La nature de muse fonctionne en opposition à l’entourage de
Victor, la jeune fille moderne et rebelle ayant un attrait pour bousculer une
famille bourgeoise traditionnelle de droite portée par un Pierre Arditi
survolté en patriarche réac – quand à l’inverse la première tentative échouera
avec Sarah en étudiante à l’intelligence castratrice pour le créateur mal dans
sa peau. Nicolas Bedos montre donc un couple se compléter faussement au
détriment de l’effacement assumé de Sarah. L’épanouissement artistique de
l’écrivain se fait par un égo envahissant, une vampirisation de l’autre qui ira
jusqu’à s’approprier son identité juive et son passé dans un rebondissement
étonnant. Là aussi la comédie de situation et le point de vu double constant
(par la voix-off ironique de Sarah ou des situations revisitées comme une
première nuit d’amour maladroite) amène un décalage amusé. La construction en
chapitres se moque ainsi à chaque fois des personnages en les inscrivant dans
leur époque avec un brio formel certain, voir l’épisode « La Thune »
et son portrait croquignolet des nouveaux riches de la France Giscardienne.

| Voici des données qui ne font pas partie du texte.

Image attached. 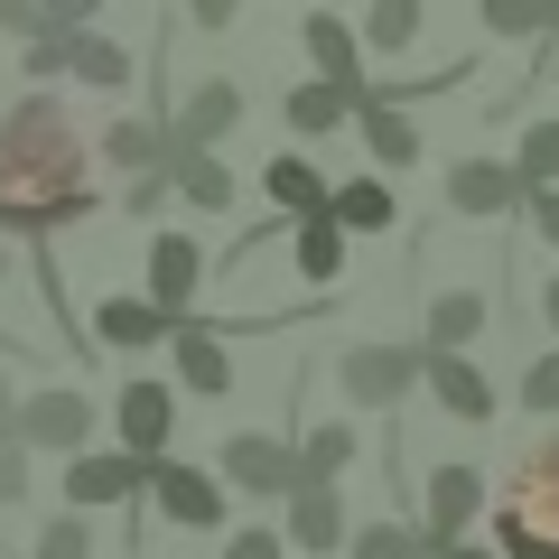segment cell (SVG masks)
<instances>
[{
  "instance_id": "cell-1",
  "label": "cell",
  "mask_w": 559,
  "mask_h": 559,
  "mask_svg": "<svg viewBox=\"0 0 559 559\" xmlns=\"http://www.w3.org/2000/svg\"><path fill=\"white\" fill-rule=\"evenodd\" d=\"M84 140L57 103H20L0 121V234H57L84 215Z\"/></svg>"
},
{
  "instance_id": "cell-2",
  "label": "cell",
  "mask_w": 559,
  "mask_h": 559,
  "mask_svg": "<svg viewBox=\"0 0 559 559\" xmlns=\"http://www.w3.org/2000/svg\"><path fill=\"white\" fill-rule=\"evenodd\" d=\"M495 540H503V559H559V439H540L532 457L513 466V495H503Z\"/></svg>"
},
{
  "instance_id": "cell-3",
  "label": "cell",
  "mask_w": 559,
  "mask_h": 559,
  "mask_svg": "<svg viewBox=\"0 0 559 559\" xmlns=\"http://www.w3.org/2000/svg\"><path fill=\"white\" fill-rule=\"evenodd\" d=\"M84 439H94V401L84 392H38L10 419V448H66V457H84Z\"/></svg>"
},
{
  "instance_id": "cell-4",
  "label": "cell",
  "mask_w": 559,
  "mask_h": 559,
  "mask_svg": "<svg viewBox=\"0 0 559 559\" xmlns=\"http://www.w3.org/2000/svg\"><path fill=\"white\" fill-rule=\"evenodd\" d=\"M150 495H159V513L178 522V532H224V485L197 476V466H150Z\"/></svg>"
},
{
  "instance_id": "cell-5",
  "label": "cell",
  "mask_w": 559,
  "mask_h": 559,
  "mask_svg": "<svg viewBox=\"0 0 559 559\" xmlns=\"http://www.w3.org/2000/svg\"><path fill=\"white\" fill-rule=\"evenodd\" d=\"M224 485H242V495H299V466H289V439H261V429L224 439Z\"/></svg>"
},
{
  "instance_id": "cell-6",
  "label": "cell",
  "mask_w": 559,
  "mask_h": 559,
  "mask_svg": "<svg viewBox=\"0 0 559 559\" xmlns=\"http://www.w3.org/2000/svg\"><path fill=\"white\" fill-rule=\"evenodd\" d=\"M336 373H345V401H364V411H382V401H401V392H411L419 355H411V345H355V355H345Z\"/></svg>"
},
{
  "instance_id": "cell-7",
  "label": "cell",
  "mask_w": 559,
  "mask_h": 559,
  "mask_svg": "<svg viewBox=\"0 0 559 559\" xmlns=\"http://www.w3.org/2000/svg\"><path fill=\"white\" fill-rule=\"evenodd\" d=\"M168 419H178L168 382H121V457L159 466V448H168Z\"/></svg>"
},
{
  "instance_id": "cell-8",
  "label": "cell",
  "mask_w": 559,
  "mask_h": 559,
  "mask_svg": "<svg viewBox=\"0 0 559 559\" xmlns=\"http://www.w3.org/2000/svg\"><path fill=\"white\" fill-rule=\"evenodd\" d=\"M197 280H205V252H197L187 234H159V242H150V308L187 318V299H197Z\"/></svg>"
},
{
  "instance_id": "cell-9",
  "label": "cell",
  "mask_w": 559,
  "mask_h": 559,
  "mask_svg": "<svg viewBox=\"0 0 559 559\" xmlns=\"http://www.w3.org/2000/svg\"><path fill=\"white\" fill-rule=\"evenodd\" d=\"M140 485H150V466L140 457H66V503H131Z\"/></svg>"
},
{
  "instance_id": "cell-10",
  "label": "cell",
  "mask_w": 559,
  "mask_h": 559,
  "mask_svg": "<svg viewBox=\"0 0 559 559\" xmlns=\"http://www.w3.org/2000/svg\"><path fill=\"white\" fill-rule=\"evenodd\" d=\"M476 503H485V485H476V466H439V476H429V550H448V540L466 532V522H476Z\"/></svg>"
},
{
  "instance_id": "cell-11",
  "label": "cell",
  "mask_w": 559,
  "mask_h": 559,
  "mask_svg": "<svg viewBox=\"0 0 559 559\" xmlns=\"http://www.w3.org/2000/svg\"><path fill=\"white\" fill-rule=\"evenodd\" d=\"M419 373H429L439 411H457V419H495V382H485L466 355H419Z\"/></svg>"
},
{
  "instance_id": "cell-12",
  "label": "cell",
  "mask_w": 559,
  "mask_h": 559,
  "mask_svg": "<svg viewBox=\"0 0 559 559\" xmlns=\"http://www.w3.org/2000/svg\"><path fill=\"white\" fill-rule=\"evenodd\" d=\"M299 38H308V57H318V84H336V94H355V84H364V57H355V28H345V20L308 10Z\"/></svg>"
},
{
  "instance_id": "cell-13",
  "label": "cell",
  "mask_w": 559,
  "mask_h": 559,
  "mask_svg": "<svg viewBox=\"0 0 559 559\" xmlns=\"http://www.w3.org/2000/svg\"><path fill=\"white\" fill-rule=\"evenodd\" d=\"M187 318H168V308H150V299H103L94 308V336L103 345H159V336H178Z\"/></svg>"
},
{
  "instance_id": "cell-14",
  "label": "cell",
  "mask_w": 559,
  "mask_h": 559,
  "mask_svg": "<svg viewBox=\"0 0 559 559\" xmlns=\"http://www.w3.org/2000/svg\"><path fill=\"white\" fill-rule=\"evenodd\" d=\"M448 205H457V215H503V205H522V197H513V178H503L495 159H457L448 168Z\"/></svg>"
},
{
  "instance_id": "cell-15",
  "label": "cell",
  "mask_w": 559,
  "mask_h": 559,
  "mask_svg": "<svg viewBox=\"0 0 559 559\" xmlns=\"http://www.w3.org/2000/svg\"><path fill=\"white\" fill-rule=\"evenodd\" d=\"M234 121H242V84H205V94L187 103V121H178L168 140H178V150H205V140H224Z\"/></svg>"
},
{
  "instance_id": "cell-16",
  "label": "cell",
  "mask_w": 559,
  "mask_h": 559,
  "mask_svg": "<svg viewBox=\"0 0 559 559\" xmlns=\"http://www.w3.org/2000/svg\"><path fill=\"white\" fill-rule=\"evenodd\" d=\"M289 466H299V485H326V476H345V466H355V429H345V419L308 429V439L289 448Z\"/></svg>"
},
{
  "instance_id": "cell-17",
  "label": "cell",
  "mask_w": 559,
  "mask_h": 559,
  "mask_svg": "<svg viewBox=\"0 0 559 559\" xmlns=\"http://www.w3.org/2000/svg\"><path fill=\"white\" fill-rule=\"evenodd\" d=\"M178 382L187 392H234V355H224L205 326H178Z\"/></svg>"
},
{
  "instance_id": "cell-18",
  "label": "cell",
  "mask_w": 559,
  "mask_h": 559,
  "mask_svg": "<svg viewBox=\"0 0 559 559\" xmlns=\"http://www.w3.org/2000/svg\"><path fill=\"white\" fill-rule=\"evenodd\" d=\"M271 205L299 215V224H326V178L308 159H271Z\"/></svg>"
},
{
  "instance_id": "cell-19",
  "label": "cell",
  "mask_w": 559,
  "mask_h": 559,
  "mask_svg": "<svg viewBox=\"0 0 559 559\" xmlns=\"http://www.w3.org/2000/svg\"><path fill=\"white\" fill-rule=\"evenodd\" d=\"M364 94H373V84H355V94H336V84H318V75L289 84V131H336V121L355 112Z\"/></svg>"
},
{
  "instance_id": "cell-20",
  "label": "cell",
  "mask_w": 559,
  "mask_h": 559,
  "mask_svg": "<svg viewBox=\"0 0 559 559\" xmlns=\"http://www.w3.org/2000/svg\"><path fill=\"white\" fill-rule=\"evenodd\" d=\"M326 224H336V234H382V224H392V187H373V178L336 187V197H326Z\"/></svg>"
},
{
  "instance_id": "cell-21",
  "label": "cell",
  "mask_w": 559,
  "mask_h": 559,
  "mask_svg": "<svg viewBox=\"0 0 559 559\" xmlns=\"http://www.w3.org/2000/svg\"><path fill=\"white\" fill-rule=\"evenodd\" d=\"M289 532H299V550H336L345 540L336 495H326V485H299V495H289Z\"/></svg>"
},
{
  "instance_id": "cell-22",
  "label": "cell",
  "mask_w": 559,
  "mask_h": 559,
  "mask_svg": "<svg viewBox=\"0 0 559 559\" xmlns=\"http://www.w3.org/2000/svg\"><path fill=\"white\" fill-rule=\"evenodd\" d=\"M513 178V197H540V187H559V121H532L522 131V159L503 168Z\"/></svg>"
},
{
  "instance_id": "cell-23",
  "label": "cell",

Les concessions initiales se distendent au fil des décennies
et provoquent les problèmes de Victor et Sarah. Malgré un propos et une
esthétique très éloignée, on peut ainsi penser aux hommes omnipotents et
immatures des films de Claude Sautet ou Yves Robert des années 70 qui se
trouveraient bousculés par l’émancipation de la femme. La frime tapageuse
saupoudrée de coke des années 80 est une autre manière de faire retrouver
l’attention de son mari pour Sarah avant l’apaisement et l’indépendance des
années 90. A chaque ère ces caractéristiques qui relancent les cartes, la prise
de conscience et la frivolité changeant de camp en permanence. Nicolas Bedos
évidemment à l’aise en trublion égocentrique et anxieux montre une profondeur
touchante au fil du récit, reposant de moins en moins sur les effets comiques
marqués.
Dora Tillier pour son premier rôle au cinéma est tout aussi épatante
par cette passion dévouée, soumise, agacée mais jamais vraiment éteinte pour
son homme. Ces vas et vient de l’amour ne trouvent pas leur conclusion par une
énième dispute/séparation mais par les effets inéluctables du temps. Le comique
grinçant et osé (voir le traitement des enfants, du benêt rejeté à la fille à
papa insupportable) ne s’estompe jamais totalement mais l’émotion de la
dernière partie donne une profondeur et une émotion réellement palpable à
l’ensemble. Une vraie belle odyssée amoureuse – on saluera au passage l’étonnante
qualité du maquillage, une gageure dans ce type de récit – où l’on reprochera
juste un « twist » qui surligne ce qui était habilement suggéré dans
ce premier film populaire et prometteur.